The LRAD cycled between a male voice saying “Slow vehicles ahead” and a brief spurt of staccato notes that sound similar to a burglar alarm. If you’re standing outside of your car 600 feet away from the unit, the sound rings at 78 decibels. That’s about as loud as a garbage disposal. Sun says what makes the LRAD more noticeable is its higher frequency.
“We found that there was statistically a significant difference between the drivers who heard the warning and those who did not,” Sun says. The drivers exposed to the audible alert slowed down and merged out of the closed lane sooner, according to Sun.
Social media blow up
But when the department posted a video of the LRAD in action, social media reverberated with outrage and fear. Commenters flooded the video suggesting the government was overstepping its bound and called into question the safety of such a system.
Brian Harvey is with the LRAD Corporation which lent the device to Missouri for testing.
“We saw the blow up of social media and we we're somewhat flummoxed because we knew what the test was for and the reason for the testing,” he says. Harvey says the biggest misconception about LRADs is that they are a sonic weapon. That’s large in part to their reputation of breaking up Occupy Movement protests.
The devices have also become more prevalent in safety scenarios. Japan is using a new model as a tsunami warning system. And the U.S. National Guard recently mounted LRADs to its helicopters during the Colorado floods and Washington mudslide to communicate with people on the ground.
As for road use, Carlos Sun says the alerts gradually increase in volume as drivers approach and dissipate once passed.
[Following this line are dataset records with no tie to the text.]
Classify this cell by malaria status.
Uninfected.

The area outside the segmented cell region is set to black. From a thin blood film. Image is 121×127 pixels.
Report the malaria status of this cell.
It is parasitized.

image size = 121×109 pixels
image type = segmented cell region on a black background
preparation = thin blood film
And because the device produces only a narrow beam of sound, experts say nearby neighborhoods shouldn’t be bothered.
Audible alert testing to resume in 2015
Even so, Missouri has decided to postpone any trial runs for another year until officials can do more education and research.
Back in the truck with Scott Campbell, a few cars have drifted in and out of the closed lane, but it’s otherwise been a safe night.
While plans for the LRAD are on hold, Campbell says the maintenance team has become even more cautious of cars. He hopes drivers will keep their eyes on the road – not their phone – so they can be able to see the flashing yellow lights.